Tarefas propostas:
A - Em que ano foi publicado o ‘Triunfo Eucharistico’, segundo o texto sobre o ICAM?
B - Reproduza, no texto sobre o ICAM, o trecho que vai de "Já o ‘Aureo" até "a consagração internacional.", inclusive.
C - Escreva a continuação do texto sobre o ICAM a partir do ponto em que ele termina.
-------- Trecho fornecido
No fim da tarde de terça-feira, visito o ICAM, o instituto cultural fundado pelo professor Amilcar Martins, da Academia Mineira de Letras, para preservar a história de Minas. Caçador de preciosidades, ele me conta como encontrou o raríssimo ‘Triunfo Eucharistico’, publicado em 1734: ‘Estava embrulhado num papel de pão, na estante atrás de onde Seu Luis se assentava. Ele não queria me vender o livro de jeito nenhum. Dizia que estava prometido para um bispo.’ Hoje, no mundo, há apenas seis ou sete cópias do volume sobre a tradicional festa do Barroco mineiro: ‘Um outro, a pedido do Padre Simões, foi arrematado em um leilão em Londres, por José Mindlin, e doado à Igreja do Pilar, de Ouro Preto’. E a história continua: ‘Até que um dia o Seu Luis finalmente mudou de ideia e eu saí da livraria dele, em São Paulo, com a obra na mão. Folheando o ‘Triunfo’, confirmei que a festa tinha acontecido no dia 24 de maio, exatamente na data em que comprei o meu. Foi emocionante’.

Já o ‘Aureo Throno Episcopal’, de 1749, foi adquirido de uma família tradicional de Ouro Preto, no dia do falecimento do mesmo Padre Simões, em janeiro de 2009. ‘Foi o primeiro milagre dele’, disse o antigo proprietário, assim que decidiu vender o volume para Amilcar. A obra narra a chegada a Mariana de seu primeiro bispo, Dom Frei Manuel da Cruz, e faz companhia, na bela casa da rua Ceará, a sede do ICAM, a outras mil e oitocentas obras raras. Nesse dezembro, elas passaram a integrar o programa ‘Memória do Mundo’, da UNESCO, e agora são reconhecidas como patrimônio da humanidade. Mais um ponto para Belo Horizonte, que em 2016 também viu o Conjunto Moderno da Pampulha ganhar a consagração internacional.
----------------
-------- Material fornecido
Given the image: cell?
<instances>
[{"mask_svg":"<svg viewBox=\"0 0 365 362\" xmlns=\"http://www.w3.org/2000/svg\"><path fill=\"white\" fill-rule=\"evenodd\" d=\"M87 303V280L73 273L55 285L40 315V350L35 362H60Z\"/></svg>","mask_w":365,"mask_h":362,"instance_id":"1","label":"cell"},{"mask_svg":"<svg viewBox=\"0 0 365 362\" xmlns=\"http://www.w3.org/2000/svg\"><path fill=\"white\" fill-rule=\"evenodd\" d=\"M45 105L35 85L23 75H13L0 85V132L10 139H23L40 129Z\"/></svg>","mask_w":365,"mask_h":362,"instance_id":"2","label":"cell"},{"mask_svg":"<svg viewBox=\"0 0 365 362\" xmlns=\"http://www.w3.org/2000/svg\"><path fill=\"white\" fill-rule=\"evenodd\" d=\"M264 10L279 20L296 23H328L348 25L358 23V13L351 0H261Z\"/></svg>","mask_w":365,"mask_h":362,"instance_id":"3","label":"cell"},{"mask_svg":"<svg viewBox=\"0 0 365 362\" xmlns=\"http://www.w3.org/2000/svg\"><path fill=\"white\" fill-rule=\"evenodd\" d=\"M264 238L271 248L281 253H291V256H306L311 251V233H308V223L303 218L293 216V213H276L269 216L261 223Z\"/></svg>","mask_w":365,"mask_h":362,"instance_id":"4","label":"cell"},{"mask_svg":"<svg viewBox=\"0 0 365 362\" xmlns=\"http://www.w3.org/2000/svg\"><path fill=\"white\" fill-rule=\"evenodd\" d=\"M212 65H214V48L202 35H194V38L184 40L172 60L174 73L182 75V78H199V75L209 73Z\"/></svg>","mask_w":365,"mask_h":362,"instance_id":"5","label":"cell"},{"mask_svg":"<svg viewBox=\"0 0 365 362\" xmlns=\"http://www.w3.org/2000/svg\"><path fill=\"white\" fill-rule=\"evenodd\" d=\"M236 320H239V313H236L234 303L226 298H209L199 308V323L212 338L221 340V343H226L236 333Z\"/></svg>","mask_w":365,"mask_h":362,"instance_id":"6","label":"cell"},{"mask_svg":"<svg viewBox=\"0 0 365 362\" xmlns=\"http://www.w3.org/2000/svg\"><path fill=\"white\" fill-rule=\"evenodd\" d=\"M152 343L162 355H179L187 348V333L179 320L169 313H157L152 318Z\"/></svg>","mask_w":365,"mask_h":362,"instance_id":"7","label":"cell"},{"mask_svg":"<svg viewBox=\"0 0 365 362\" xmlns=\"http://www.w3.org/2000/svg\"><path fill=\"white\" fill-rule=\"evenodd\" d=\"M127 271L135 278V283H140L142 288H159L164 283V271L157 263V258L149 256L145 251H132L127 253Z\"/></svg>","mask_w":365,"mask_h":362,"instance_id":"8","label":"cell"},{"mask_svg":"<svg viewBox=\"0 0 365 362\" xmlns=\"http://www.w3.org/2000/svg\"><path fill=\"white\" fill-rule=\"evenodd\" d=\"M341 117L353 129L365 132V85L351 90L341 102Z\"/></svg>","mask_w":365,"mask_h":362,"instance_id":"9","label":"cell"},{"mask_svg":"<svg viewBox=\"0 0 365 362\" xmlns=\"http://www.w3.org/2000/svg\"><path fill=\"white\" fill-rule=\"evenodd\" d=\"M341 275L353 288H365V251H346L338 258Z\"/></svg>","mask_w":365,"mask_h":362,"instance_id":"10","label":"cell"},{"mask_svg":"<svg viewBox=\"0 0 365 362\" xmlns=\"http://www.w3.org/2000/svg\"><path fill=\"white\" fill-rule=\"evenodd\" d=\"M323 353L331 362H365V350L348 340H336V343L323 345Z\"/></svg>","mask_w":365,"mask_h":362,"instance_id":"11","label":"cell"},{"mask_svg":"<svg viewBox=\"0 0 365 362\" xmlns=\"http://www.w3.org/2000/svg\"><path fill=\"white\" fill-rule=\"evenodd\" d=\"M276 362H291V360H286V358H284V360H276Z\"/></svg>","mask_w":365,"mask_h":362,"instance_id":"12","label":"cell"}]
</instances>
----------------
Respostas em ordem:
A - Em 1734.

B -
Já o ‘Aureo Throno Episcopal’, de 1749, foi adquirido de uma família tradicional de Ouro Preto, no dia do falecimento do mesmo Padre Simões, em janeiro de 2009. ‘Foi o primeiro milagre dele’, disse o antigo proprietário, assim que decidiu vender o volume para Amilcar. A obra narra a chegada a Mariana de seu primeiro bispo, Dom Frei Manuel da Cruz, e faz companhia, na bela casa da rua Ceará, a sede do ICAM, a outras mil e oitocentas obras raras. Nesse dezembro, elas passaram a integrar o programa ‘Memória do Mundo’, da UNESCO, e agora são reconhecidas como patrimônio da humanidade. Mais um ponto para Belo Horizonte, que em 2016 também viu o Conjunto Moderno da Pampulha ganhar a consagração internacional.

C -
Ao lado dos livros sobre a história de Minas, estão várias primeiras edições de obras literárias, muitas delas autografadas por seus autores para escritores importantes. De ‘Marília de Dirceu’, de Tomaz Antônio Gonzaga, Amilcar tem a edição mais rara, de 1810. ‘Mindlin achava que ela não existia. O professor Wilton Cardoso, da UFMG, é que provou a ele o contrario. Ele tinha um exemplar, que depois doou à coleção do bibliófilo paulista, hoje aos cuidados da USP’.  De Cláudio Manoel da Costa, tem os manuscritos de ‘Vila Rica’, de 1783. A obra seria publicada somente em 1839. Nas prateleiras, vejo as primeiras edições de Carlos Drummond de Andrade, Guimarães Rosa, Abgar Renault, Cyro dos Anjos, Emílio Moura… ‘É um acervo importante para quem estuda a história da literatura. É possível entender muita coisa apenas lendo as dedicatórias’, explica.

Uma outra jóia da casa, assim como o ‘Aureo Throno’, também é de 1749. É a ‘Prodigiosa Lagoa descuberta (assim mesmo, com ‘u’) nas Congonhas das Minas de Sabará’, que relata as curas atribuídas aos poderes medicinais das águas de onde hoje é Lagoa Santa. Elas chegaram a ser exportadas para Portugal, em numerosos galões. Saio do encontro com a sede saciada, sobretudo depois de confirmar que essa biblioteca é aberta ao público, com hora marcada.